start Text excerpt
Men feel threatened by female empowerment, these thinkers argue, and in
their anxiety, they cling to outdated roles.

Insofar as the new guy media reflect a backlash against feminism, they're
part of the much larger story of men's long, uneasy relationship with
bourgeois order. In A Man's Place, historian John Tosh locates male
resistance to bourgeois domesticity in the early 19th century, when
middle-class expectations for men began to shift away from the patriarchal
aloofness of the bad old days.

Under the newer bourgeois regime, the home was to be a haven in a heartless
world, in which affection and intimacy were guiding virtues. But in Mr.
Tosh's telling, it didn't take long before men vented frustrations with
bourgeois domestication: They went looking for excitement and male
camaraderie in empire building, in adventure novels and in going to "the
club."

By the early 20th century, the emerging mass market in the U.S. offered new
outlets for the virile urges that sat awkwardly in the bourgeois parlor;
hence titles like Field & Stream and Man's Adventure, as well as steamier
fare like Escapade and Caper . When television sets came on the market in
the late 1940s, it was the airing of heavyweight fights and football games
that led Dad to make the big purchase; to this day, sports events ­ the
battlefield made civilized ­ glue him to the Barcalounger when he should be
folding the laundry.
end Text excerpt
start Data supplied
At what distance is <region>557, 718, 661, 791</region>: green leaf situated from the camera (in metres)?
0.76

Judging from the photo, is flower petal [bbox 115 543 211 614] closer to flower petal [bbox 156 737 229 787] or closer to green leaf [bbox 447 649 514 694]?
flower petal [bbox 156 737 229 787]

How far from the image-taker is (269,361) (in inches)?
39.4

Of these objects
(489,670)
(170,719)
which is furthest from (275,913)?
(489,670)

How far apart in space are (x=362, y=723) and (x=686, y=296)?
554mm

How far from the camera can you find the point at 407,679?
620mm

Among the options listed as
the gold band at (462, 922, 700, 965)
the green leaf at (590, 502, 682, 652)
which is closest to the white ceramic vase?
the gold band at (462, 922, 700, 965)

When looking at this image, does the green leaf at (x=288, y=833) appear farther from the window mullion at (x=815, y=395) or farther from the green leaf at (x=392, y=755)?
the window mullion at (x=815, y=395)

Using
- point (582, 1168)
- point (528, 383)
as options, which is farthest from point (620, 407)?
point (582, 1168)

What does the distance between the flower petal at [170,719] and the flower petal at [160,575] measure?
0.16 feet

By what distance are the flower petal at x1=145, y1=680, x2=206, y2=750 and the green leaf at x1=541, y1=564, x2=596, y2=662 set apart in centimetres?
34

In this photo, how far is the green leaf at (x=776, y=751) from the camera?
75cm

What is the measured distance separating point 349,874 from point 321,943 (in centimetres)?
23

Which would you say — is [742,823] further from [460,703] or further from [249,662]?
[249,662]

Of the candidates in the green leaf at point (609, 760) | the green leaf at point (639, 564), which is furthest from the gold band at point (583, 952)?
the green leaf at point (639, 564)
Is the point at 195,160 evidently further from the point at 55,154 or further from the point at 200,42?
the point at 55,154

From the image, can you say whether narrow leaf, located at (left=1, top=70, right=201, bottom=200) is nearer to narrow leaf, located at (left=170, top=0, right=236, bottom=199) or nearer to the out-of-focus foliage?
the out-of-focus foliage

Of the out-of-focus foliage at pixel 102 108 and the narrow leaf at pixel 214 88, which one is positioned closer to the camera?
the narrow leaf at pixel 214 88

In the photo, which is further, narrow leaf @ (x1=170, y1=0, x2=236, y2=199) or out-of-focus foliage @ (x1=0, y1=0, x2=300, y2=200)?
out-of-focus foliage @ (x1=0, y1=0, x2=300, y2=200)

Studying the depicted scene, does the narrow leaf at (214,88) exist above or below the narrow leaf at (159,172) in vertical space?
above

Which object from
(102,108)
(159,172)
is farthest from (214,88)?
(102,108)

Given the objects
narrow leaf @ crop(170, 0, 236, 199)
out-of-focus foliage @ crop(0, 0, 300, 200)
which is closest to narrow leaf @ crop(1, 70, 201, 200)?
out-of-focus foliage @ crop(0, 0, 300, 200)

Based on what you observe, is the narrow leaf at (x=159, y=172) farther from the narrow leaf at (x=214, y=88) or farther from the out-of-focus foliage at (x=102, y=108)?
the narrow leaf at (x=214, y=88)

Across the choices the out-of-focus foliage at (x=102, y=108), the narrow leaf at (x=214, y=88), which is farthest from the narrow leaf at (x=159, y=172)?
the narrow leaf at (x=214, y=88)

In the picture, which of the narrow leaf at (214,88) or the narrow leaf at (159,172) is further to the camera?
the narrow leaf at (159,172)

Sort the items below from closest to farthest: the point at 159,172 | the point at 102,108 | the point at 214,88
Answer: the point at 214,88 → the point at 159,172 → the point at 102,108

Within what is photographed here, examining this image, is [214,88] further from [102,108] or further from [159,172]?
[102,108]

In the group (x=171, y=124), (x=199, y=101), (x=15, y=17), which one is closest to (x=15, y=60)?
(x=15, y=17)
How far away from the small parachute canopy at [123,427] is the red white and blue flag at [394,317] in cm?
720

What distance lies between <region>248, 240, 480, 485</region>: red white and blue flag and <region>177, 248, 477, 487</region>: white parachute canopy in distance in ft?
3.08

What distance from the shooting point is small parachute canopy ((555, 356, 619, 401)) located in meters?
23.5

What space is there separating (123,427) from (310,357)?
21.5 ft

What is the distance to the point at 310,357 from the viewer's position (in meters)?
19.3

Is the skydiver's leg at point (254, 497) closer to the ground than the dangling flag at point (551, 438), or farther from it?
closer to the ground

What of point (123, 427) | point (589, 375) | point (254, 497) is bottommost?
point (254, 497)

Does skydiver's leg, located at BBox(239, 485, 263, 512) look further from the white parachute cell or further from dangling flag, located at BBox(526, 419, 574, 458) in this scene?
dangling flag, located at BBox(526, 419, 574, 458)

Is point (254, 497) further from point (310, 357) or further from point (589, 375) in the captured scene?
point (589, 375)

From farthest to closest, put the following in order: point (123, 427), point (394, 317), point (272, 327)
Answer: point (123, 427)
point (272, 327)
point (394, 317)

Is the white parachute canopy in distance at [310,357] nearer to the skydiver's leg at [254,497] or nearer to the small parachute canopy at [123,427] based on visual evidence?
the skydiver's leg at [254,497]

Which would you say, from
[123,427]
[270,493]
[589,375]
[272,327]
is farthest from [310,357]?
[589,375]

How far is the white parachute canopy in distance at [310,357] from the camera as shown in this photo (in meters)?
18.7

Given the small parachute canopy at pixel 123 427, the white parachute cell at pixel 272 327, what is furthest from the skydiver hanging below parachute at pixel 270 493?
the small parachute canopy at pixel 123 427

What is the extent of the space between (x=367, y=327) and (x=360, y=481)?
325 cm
end Data supplied
Objectives.
A – Answer these questions about the excerpt on men and bourgeois domesticity, using one line each:
(i) Which historian, and in what book, places male resistance to bourgeois domesticity in the early 19th century?
(ii) Under the newer bourgeois regime, what were the home's guiding virtues?
(iii) When television sets came on the market in the late 1940s, what led Dad to make the purchase?
B – According to the excerpt on men and bourgeois domesticity, why did titles like Field & Stream and Man's Adventure appear in the early 20th century?

Results of the exercise.
A –
(i) John Tosh, in A Man's Place.
(ii) Affection and intimacy.
(iii) The airing of heavyweight fights and football games.

B – The emerging mass market in the U.S. offered new outlets for men's virile urges, which sat awkwardly in the bourgeois parlor. These titles served as such outlets.